Слабость людей поколения Z заключается в том, что их память «находится в дополнительных устройствах». Они не могут оперировать большими системами.
Александр Аузан сравнил ситуацию с последствиями первой промышленной революции, когда люди начали физически «хиреть», потому что за них работали машины. «Что придумала Англия? Две вещи: бокс и футбол. Вот и нам нужно придумать интеллектуальный бокс и футбол, чтобы у человека развивалась память», – сказал он.
Что касается самих по себе форматов обучения, то онлайн – прекрасное средство демократизации образования, благодаря которому можно слушать профессоров Стэнфордского или Оксфордского университетов, не выходя из дома.
«Но офлайн образование несет другую силу. Это театр, это энергетика, это разговоры в коридоре. Ведь кинематограф не убил театр. Он превратил его в элитное, дорогостоящее занятие», – отметил профессор.
Лузер тот, кто не прошел школу неудач
Какие факторы могут способствовать экономическому росту в новых условиях? Один из них – доверие между людьми.
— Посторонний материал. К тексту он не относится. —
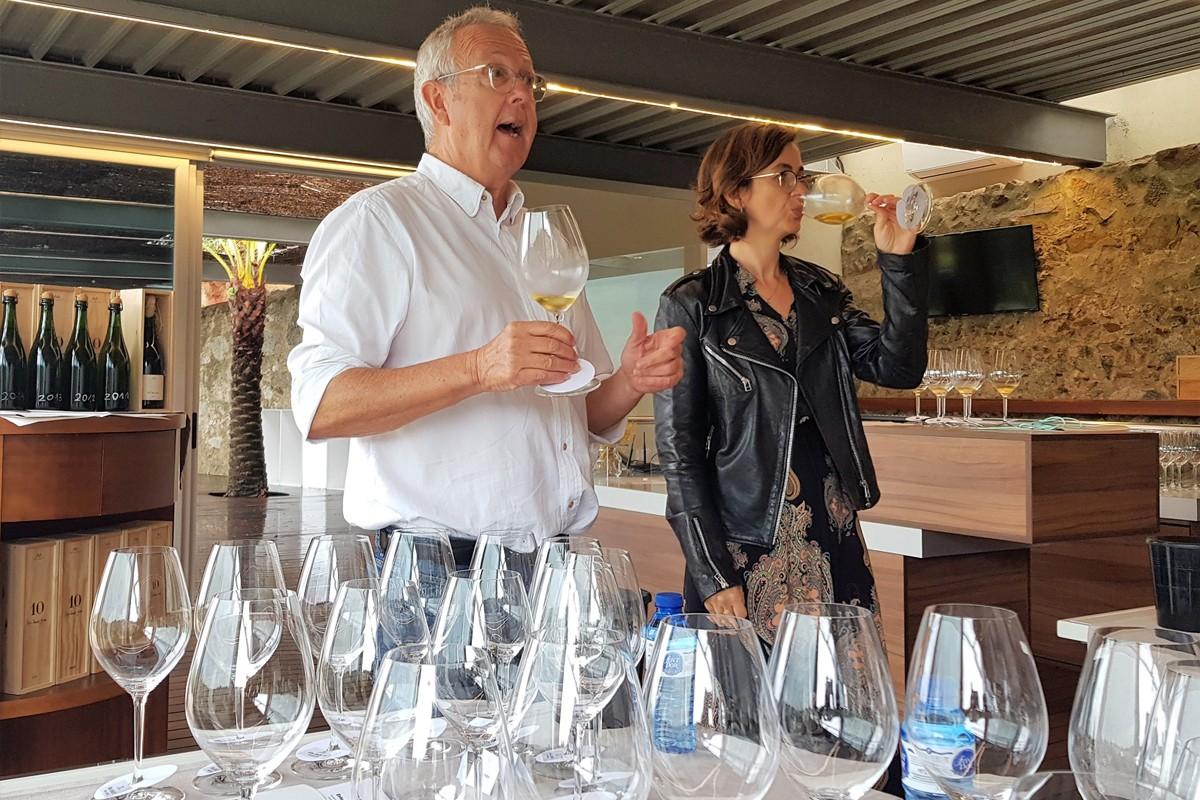 Josep Maria i Mireia Pujol-Busquets en el tast vertical de l'Alta Alella 10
Французские экономисты Жан Алган и Пьер Каю подсчитали, какого уровня мог бы достичь валовый продукт на душу населения в ряде стран, если бы уровень доверия у них был бы такой же, как в Швеции (63%).
Выяснилось, что в Великобритании валовый продукт на душу населения повысился бы на 7%, в Германии – на 9%, а в России – на 69%.
В России доверяют большинству людей только 25% населения, причем пандемия на этот показатель никак не повлияла.
Кроме того, для быстрой эволюции нужно не бояться новых возможностей и неудач. «Что значит, не бояться неудач? Вот, Силиконовая долина. Средний возраст успешного стартапера – 42 года. У него было 10-15 неудач до того, как он пришел, наконец, к своему золотому решению.
А у нас, как и в очень многих странах, человека могут прервать после первой или второй неудачи: «Ну, лузер же, с ним дело невозможно иметь». Провал очень часто может быть школой. Если человек не закончил 7-8 классов этой школы, он как раз и есть лузер», – считает экономист. Здесь тоже речь идет о доверии.
Можно сколько угодно представлять, что мир станет абсолютно новым, но правда в том, что некоторые процессы волнообразны. После взлета цифровой революции обязательно что-то вернется на круги своя.
Например, после карантина люди начнут взахлеб общаться и обниматься, ходить в театры, рестораны и на концерты, потому что это – счастье полноценного человеческого общения, уверен Александр Аузан.